----- SUPPLIED ENTRIES -----
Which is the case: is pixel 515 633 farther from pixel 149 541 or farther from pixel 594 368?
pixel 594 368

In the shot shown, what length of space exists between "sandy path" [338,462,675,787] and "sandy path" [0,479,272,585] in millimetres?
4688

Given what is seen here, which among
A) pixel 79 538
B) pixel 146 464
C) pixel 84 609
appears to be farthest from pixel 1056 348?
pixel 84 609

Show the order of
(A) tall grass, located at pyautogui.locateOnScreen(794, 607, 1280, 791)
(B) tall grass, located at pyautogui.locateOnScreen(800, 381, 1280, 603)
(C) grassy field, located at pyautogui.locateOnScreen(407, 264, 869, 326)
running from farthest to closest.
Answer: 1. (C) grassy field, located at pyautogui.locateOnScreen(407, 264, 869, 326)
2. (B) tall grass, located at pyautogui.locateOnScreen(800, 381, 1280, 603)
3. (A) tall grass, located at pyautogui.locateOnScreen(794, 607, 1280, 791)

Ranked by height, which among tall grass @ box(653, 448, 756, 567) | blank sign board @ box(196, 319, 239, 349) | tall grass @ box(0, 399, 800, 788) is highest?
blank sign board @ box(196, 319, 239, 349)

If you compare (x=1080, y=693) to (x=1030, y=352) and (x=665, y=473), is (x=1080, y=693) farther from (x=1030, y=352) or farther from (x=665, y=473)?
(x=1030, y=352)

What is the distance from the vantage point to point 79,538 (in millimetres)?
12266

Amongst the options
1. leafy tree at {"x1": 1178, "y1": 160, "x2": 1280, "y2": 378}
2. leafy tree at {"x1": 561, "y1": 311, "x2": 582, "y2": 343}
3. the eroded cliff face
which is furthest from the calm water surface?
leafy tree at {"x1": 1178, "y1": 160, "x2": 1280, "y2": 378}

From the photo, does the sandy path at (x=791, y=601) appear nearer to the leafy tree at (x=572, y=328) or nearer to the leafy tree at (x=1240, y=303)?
-----
# PROBLEM REQUIREMENTS
Rewrite the lines above, changing each occurrence of "sandy path" to "dirt trail" and leaving all other text unchanged.

# OUTPUT FOR THIS EXERCISE
Which is the case: is pixel 515 633 farther from pixel 149 541 or farther from pixel 594 368?
pixel 594 368

In the shot shown, what length of space exists between "dirt trail" [338,462,675,787] and "dirt trail" [0,479,272,585] in millimetres?
4688

Given what is seen here, which among
A) pixel 79 538
B) pixel 146 464
C) pixel 84 609
appears to be farthest from pixel 1056 348?
pixel 84 609

Show the order of
(A) tall grass, located at pyautogui.locateOnScreen(794, 607, 1280, 791)
(B) tall grass, located at pyautogui.locateOnScreen(800, 381, 1280, 603)
(C) grassy field, located at pyautogui.locateOnScreen(407, 264, 869, 326)
running from farthest to closest.
Answer: 1. (C) grassy field, located at pyautogui.locateOnScreen(407, 264, 869, 326)
2. (B) tall grass, located at pyautogui.locateOnScreen(800, 381, 1280, 603)
3. (A) tall grass, located at pyautogui.locateOnScreen(794, 607, 1280, 791)

Ranked by height, which among tall grass @ box(653, 448, 756, 567) | blank sign board @ box(196, 319, 239, 349) | tall grass @ box(0, 399, 800, 788) is highest?
blank sign board @ box(196, 319, 239, 349)

If you compare (x=1080, y=693) to (x=1030, y=352) and (x=665, y=473), is (x=1080, y=693) farther from (x=1030, y=352) or farther from (x=665, y=473)?
(x=1030, y=352)

What is the distance from the vantage point to point 79,538 (in millimetres)?
12266

Amongst the options
1. leafy tree at {"x1": 1178, "y1": 160, "x2": 1280, "y2": 378}
2. leafy tree at {"x1": 561, "y1": 311, "x2": 582, "y2": 343}
3. the eroded cliff face
which is furthest from the calm water surface?
leafy tree at {"x1": 1178, "y1": 160, "x2": 1280, "y2": 378}

From the photo, does the dirt trail at (x=791, y=601) appear nearer to the leafy tree at (x=572, y=328) or nearer to the leafy tree at (x=1240, y=303)?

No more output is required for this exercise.